| The request |
In the mailing-list post on Sendmail and LogWatch reports, which IP address did the spammers move to after the author blocked them?

+++ Supplied text +++

Sendmail/LogWatch reports (may be forged)
Timothy Alberts
talberts at msiscales.com
Wed Dec 7 18:33:11 UTC 2005
Thank you for the response Paul.
I like the idea of blocking an IP range, as I'm already doing that for
several spammers. However, when I blocked on IP, they changed IP to
200.206.123.10. I could try and block multiple IP ranges, but it's just
a moving target I think. I block one and they move to another. I don't
want to have to play that game.
So if sendmail finds that it can't trust the name (DNS fails in some
manner), is there a way to configure sendmail to REJECT the mail as it
is coming in based on failed DNS, rather than block IP ranges?
On Wed, 2005-12-07 at 17:55 +0000, Paul Howarth wrote:
> Timothy Alberts wrote:
> > Greetings,
> >
> > I am running a FC4 sendmail server and I've been trying forever to at
> > least limit some of the spam. In this effort, I have been adding to the
> > Access control (/etc/mail/access) domains that are known to be mail
> > bombing my domain. A few continue to evade the sendmail filtering and
> > are still getting through. I know this because LogWatch reports:
> >
> > Unknown Local Users
> > invaliduser at mydomain.com
> > from *.speedy.net.pe ... (may be forged)

+++ Recorded data +++

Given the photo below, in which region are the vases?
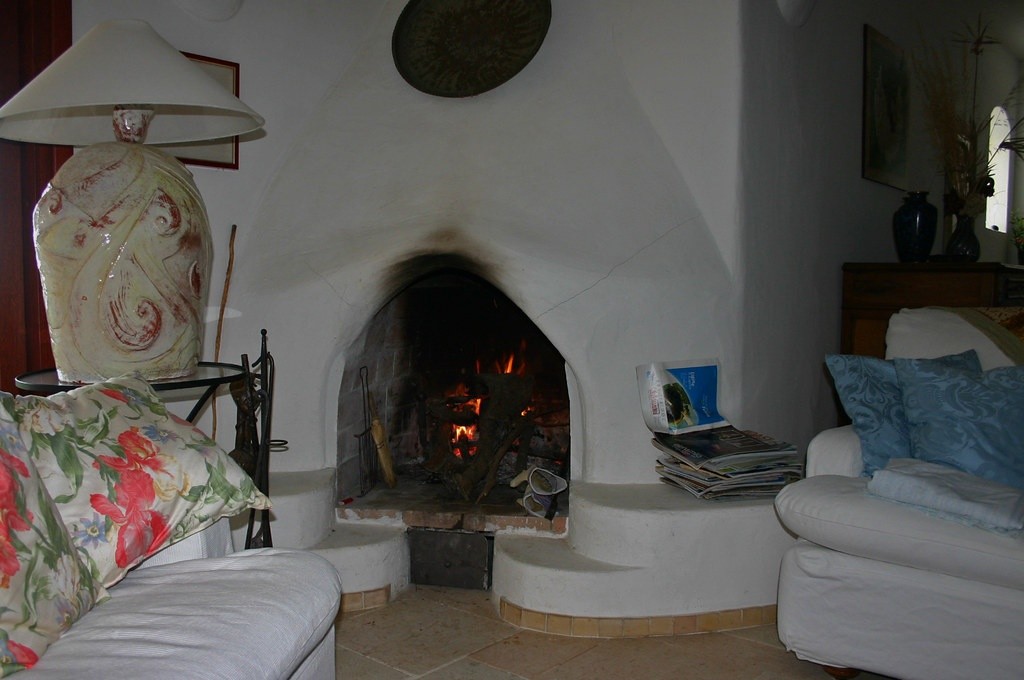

+++

| Problem solution |
200.206.123.10